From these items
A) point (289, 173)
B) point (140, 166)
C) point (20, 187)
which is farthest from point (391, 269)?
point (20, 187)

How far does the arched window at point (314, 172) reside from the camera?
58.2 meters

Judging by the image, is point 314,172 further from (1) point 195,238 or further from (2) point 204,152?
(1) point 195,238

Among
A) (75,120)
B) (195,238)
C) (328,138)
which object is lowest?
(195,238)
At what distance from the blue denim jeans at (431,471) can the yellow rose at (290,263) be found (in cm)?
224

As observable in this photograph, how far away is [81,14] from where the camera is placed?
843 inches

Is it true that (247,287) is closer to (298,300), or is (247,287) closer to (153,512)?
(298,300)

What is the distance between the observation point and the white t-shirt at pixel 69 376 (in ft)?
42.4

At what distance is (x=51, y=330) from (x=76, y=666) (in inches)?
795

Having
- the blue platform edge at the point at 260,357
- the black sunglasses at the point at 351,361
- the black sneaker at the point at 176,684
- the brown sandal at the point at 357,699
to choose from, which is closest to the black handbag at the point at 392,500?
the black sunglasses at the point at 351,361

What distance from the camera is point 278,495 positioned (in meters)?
= = =
Reproduce all of the material above word for word, keeping every line in its original order.

From these items
A) point (289, 173)
B) point (140, 166)
C) point (20, 187)
which is farthest from point (391, 269)?
point (20, 187)

How far does the arched window at point (314, 172) reside from the camera?
58.2 meters

Judging by the image, is point 314,172 further from (1) point 195,238 or further from (2) point 204,152?
(1) point 195,238

Among
A) (75,120)
B) (195,238)
C) (328,138)
which object is lowest?
(195,238)
At what distance from the blue denim jeans at (431,471) can the yellow rose at (290,263) be found (in cm)?
224

As observable in this photograph, how far away is [81,14] from where the camera is placed?
843 inches

Is it true that (247,287) is closer to (298,300), or is (247,287) closer to (153,512)?
(298,300)

What is the distance between the observation point and the white t-shirt at pixel 69 376 (in ft)?
42.4

At what distance is (x=51, y=330) from (x=76, y=666) (in inches)?
795

Having
- the blue platform edge at the point at 260,357
- the black sunglasses at the point at 351,361
- the black sneaker at the point at 176,684
- the brown sandal at the point at 357,699
to choose from, which is closest to the black handbag at the point at 392,500?
the black sunglasses at the point at 351,361

What distance from the camera is point 278,495 positioned (in meters)?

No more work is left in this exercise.